● Goal
Please find every line in the records below that contains the word "photo", and copy each of those lines in full.

─── Data extract

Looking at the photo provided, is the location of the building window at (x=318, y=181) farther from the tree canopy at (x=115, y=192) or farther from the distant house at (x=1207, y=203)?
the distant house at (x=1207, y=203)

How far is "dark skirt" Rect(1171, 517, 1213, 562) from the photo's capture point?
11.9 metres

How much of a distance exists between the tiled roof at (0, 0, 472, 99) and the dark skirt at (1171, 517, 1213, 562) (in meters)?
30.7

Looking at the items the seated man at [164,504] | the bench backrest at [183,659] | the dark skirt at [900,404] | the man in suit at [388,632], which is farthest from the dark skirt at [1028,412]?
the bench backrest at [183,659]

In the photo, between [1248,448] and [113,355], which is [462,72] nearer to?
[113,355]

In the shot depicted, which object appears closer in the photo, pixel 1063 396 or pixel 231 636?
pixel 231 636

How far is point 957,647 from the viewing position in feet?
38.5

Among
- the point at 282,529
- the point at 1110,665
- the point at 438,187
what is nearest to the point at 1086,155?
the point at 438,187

──────
─── Data extract

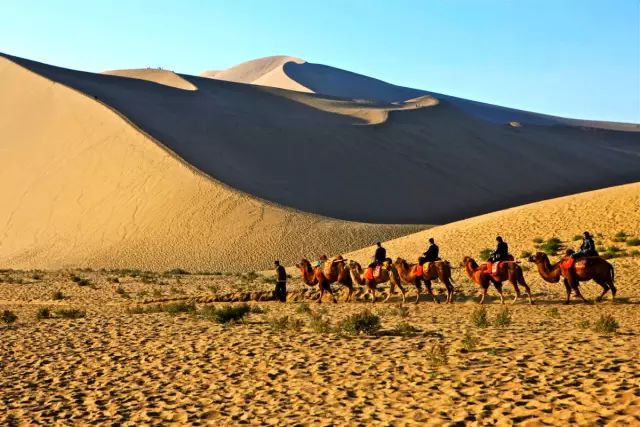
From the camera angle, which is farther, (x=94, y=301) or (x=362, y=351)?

──────

● Result of this task
Looking at the photo provided, is the location of the building window at (x=318, y=181) farther from the tree canopy at (x=115, y=192) or farther from the distant house at (x=1207, y=203)?
How far is "dark skirt" Rect(1171, 517, 1213, 562) from the photo's capture point?
In the photo, between [1248,448] and [113,355], which is [462,72] nearer to?
In the shot depicted, which object appears closer in the photo, pixel 1063 396 or pixel 231 636?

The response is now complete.